I always loved the name Sophia, because I’m a theology nerd. Sophia is Greek for wisdom. Not only that, but (depending on the particular tradition) it can be referring to a goddess, the wisdom of God, a central theme in Platonic thought, and the 2nd person of the Holy Trinity (i.e. Jesus). Some have gone to far as to call her the feminine aspect of God. No matter how you slice it, there can be no mistake…

…her name kicks ass.


Sorry boys, Father says I can’t date until I’m 37.

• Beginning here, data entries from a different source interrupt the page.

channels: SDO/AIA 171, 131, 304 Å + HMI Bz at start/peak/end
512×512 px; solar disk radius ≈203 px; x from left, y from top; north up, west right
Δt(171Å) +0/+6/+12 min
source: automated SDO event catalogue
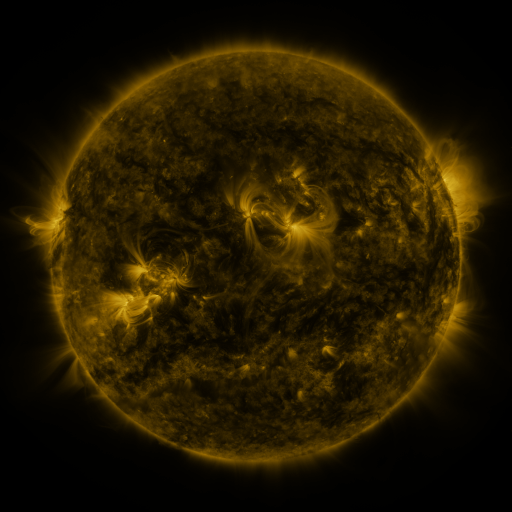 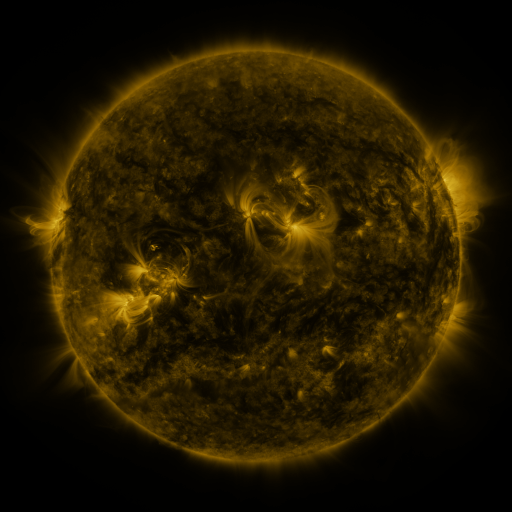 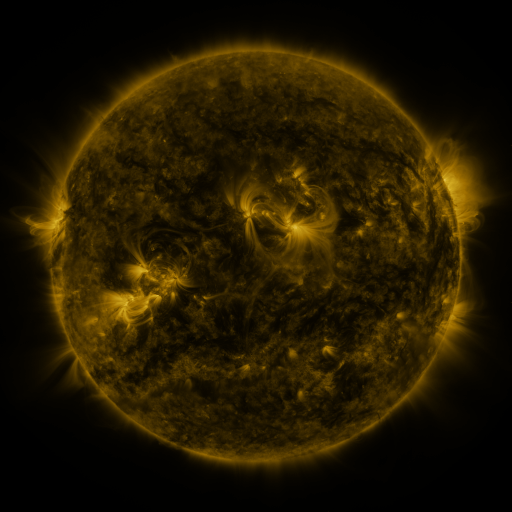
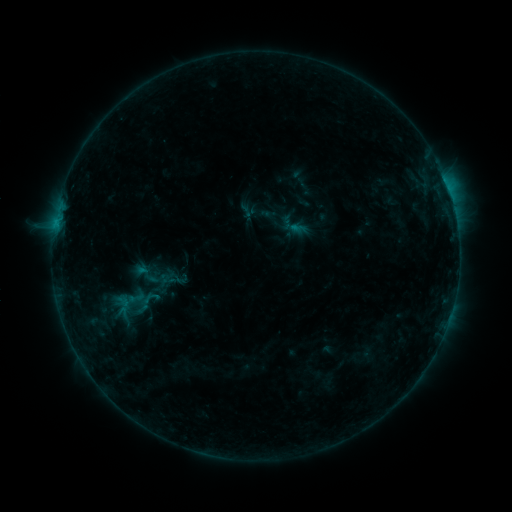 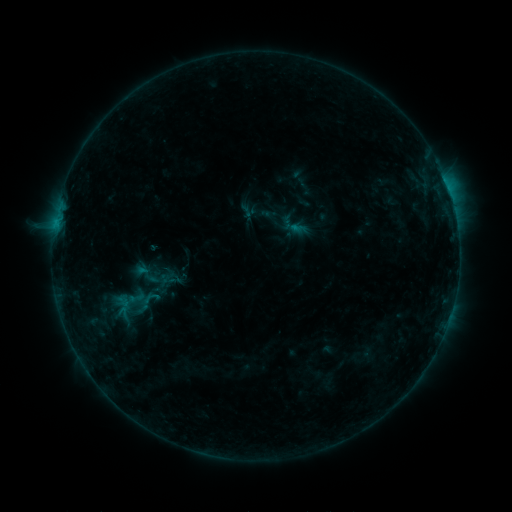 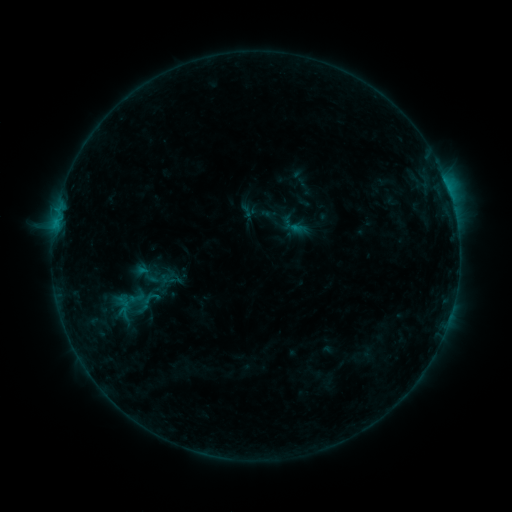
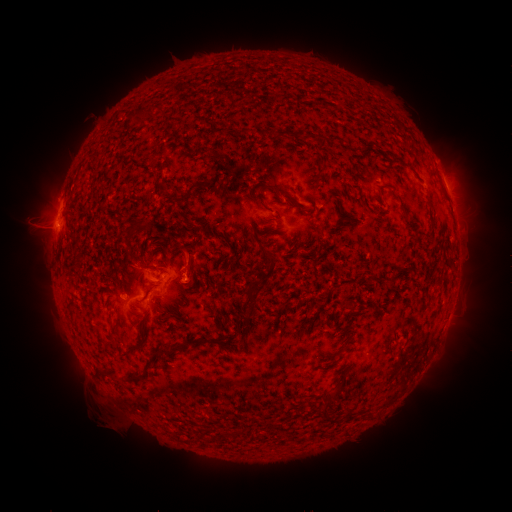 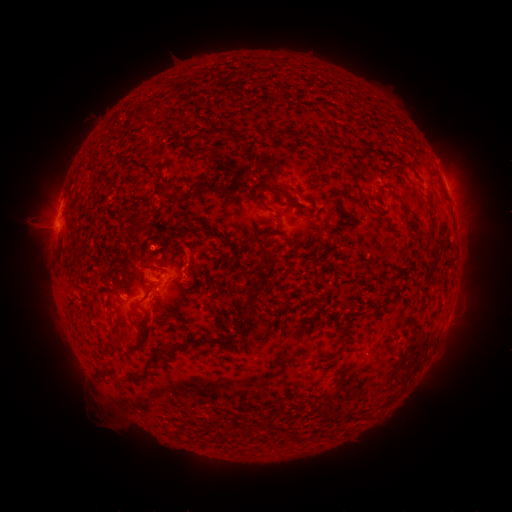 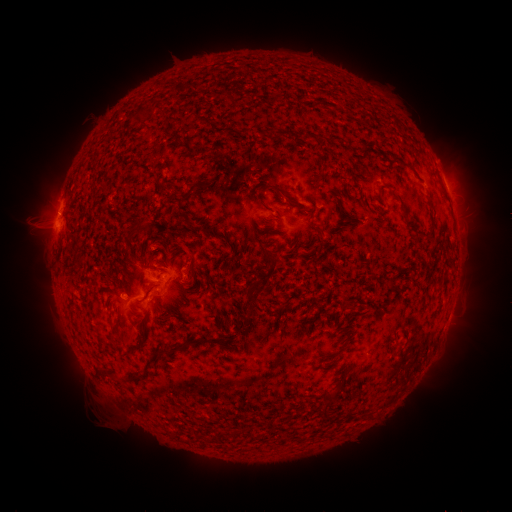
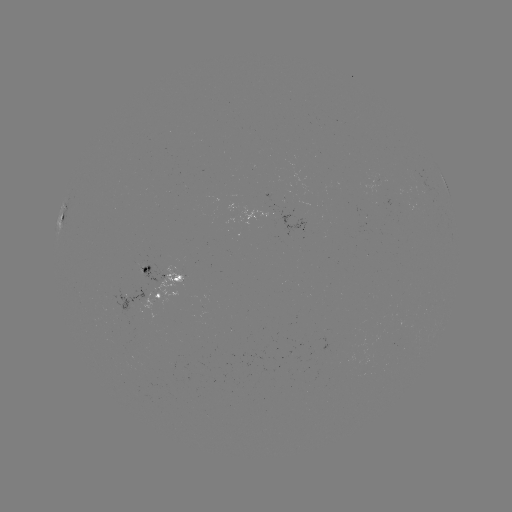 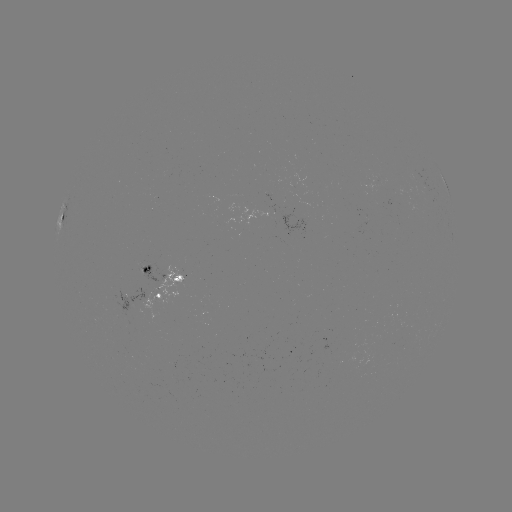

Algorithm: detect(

But better yet, she is already teaching me her wisdom. She reminds me that yes, there is pain and regret, things we can’t change or do over… but that there are new beginnings, more powerful than any darkness that preceded her. The last year has been excruciating for me personally, and for many others. I honestly had no plans to have more children. But, here she is. She makes me want to fight again, to find strength again. She reminds me that when we are most vulnerable, love can still find us and show us a new way. She is brand new, seeing the world through her blurry eyes for the first time, and she is already infinitely loved. What does that say about us? Why do we feel so alone?

I don’t know if there’s a God. Maybe the cosmos in all its endless splendor linked us together from the beginning. Maybe a truth so grand we ought call it divine was at the helm, steering her to me. Maybe it was fate wrapped up in serendipity, chasing providence through destiny’s door. Maybe she was as the proverbs declare, before the heavens were set in place. Who knows?

Yet she is here… teaching me her wisdom.